In what’s called an “Adaptive Unit Hunt,” an additional 550 cow moose permits would be issued in half of hunting Zone 4 – just northwest of Baxter State Park – if the Maine Department of Inland Fisheries and Wildlife’s Advisory Council approves. The IFW will present the proposal in March for next fall’s hunt.

The additional permits would be on top of the total issued statewide. That number will be decided this spring, but is unlikely to change much from the 3,135 allotted last year, said Maine Moose Biologist Lee Kantar.

Kantar told the council at a meeting Tuesday that a recently completed radio-collar moose study – which involved 520 moose over seven years – showed winter ticks are the “primary mortality driver” for moose calves. Maine has the highest density of moose in the contiguous U.S., and among the highest in North America.

“We know that moose densities at much lower levels have much lower parasites. So if you reduce the primary host to winter tick – the moose – and lower the density of moose, you’d break the winter tick cycle,” Kantar said. “We want to demonstrate to the public whether reducing moose densities can or cannot break the tick cycle.”
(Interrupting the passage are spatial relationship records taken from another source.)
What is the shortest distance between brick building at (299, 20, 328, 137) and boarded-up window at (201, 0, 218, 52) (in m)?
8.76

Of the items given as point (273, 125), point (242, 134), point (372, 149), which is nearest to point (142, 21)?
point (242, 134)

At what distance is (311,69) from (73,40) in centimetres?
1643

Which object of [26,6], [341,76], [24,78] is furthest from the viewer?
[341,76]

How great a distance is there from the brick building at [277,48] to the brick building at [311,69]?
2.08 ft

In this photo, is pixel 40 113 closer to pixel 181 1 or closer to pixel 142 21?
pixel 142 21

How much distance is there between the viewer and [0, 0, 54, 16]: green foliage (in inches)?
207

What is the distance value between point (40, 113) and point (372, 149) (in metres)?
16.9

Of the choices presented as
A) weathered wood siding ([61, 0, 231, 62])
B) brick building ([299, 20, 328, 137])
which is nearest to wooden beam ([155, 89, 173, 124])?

After aerial surveys in 2012, IFW estimated Maine’s moose population at about 76,000. But Kantar said Tuesday the herd now numbers 60,000 to 70,000.


Kantar said the toll taken by winter ticks as many as 90,000 ticks can feast on a single moose has been exacerbated by a warming climate.

Winter ticks have been documented in Maine since the 1930s. But Kantar said winters in northern Maine are two weeks shorter on average than they were 30 years ago, according to studies by the University of Maine. This has allowed the parasite to survive in greater numbers in Maine’s core moose range than ever before.

“Two weeks may not sound like a lot, but when it comes to wildlife, it’s very impactful,” he said. “We have a lot of data to suggest there is reduced moose productivity in the form of lower rates of (cows having twins), calving rates and calf-to-cow ratios.”

The radio-collar study showed that in Zone 8, the Moosehead Lake study area, the mortality rate for collared calves was greater than 50 percent in six of the study’s seven years. In Zone 2 at the northern tip of Maine, where winters are more severe, mortality among collared calves reached 50 percent in only one year.

Moose densities in North America are typically around one animal per square mile. But in parts of Maine it is as high as five per square mile, and in the proposed new study area it is up to eight moose per square mile.

The proposal calls for issuing 550 additional cow hunting permits in the western half of Zone 4 – an area that constitutes just 6 percent of Maine’s core moose habitat, but no additional cow permits would be issued for the eastern half, Kantar said. The additional permits are about three times the number issued in all of Zone 4 last year.


Biological data – such as from a new radio-collar study, harvest totals and other sources – from the two parts of Zone 4 would then be compared. The proposed study would last five years.

If the increase in hunting lowers moose densities – and tick infestations – in the study area, then additional permits could be issued in other hunting zones, according to IFW.

The proposed study area is in commercial forestland in unorganized territories and not near any traditional moose-watching destinations, such as Rangeley, Greenville or Millinocket. 

IFW Commissioner Judy Camuso said she is confident the public would support the study.

“When we did the surveys for the Big Game Plan, the one thing that people consistently said was they weren’t concerned with population levels of any particular species, but they really wanted healthy wildlife populations,” Camuso said.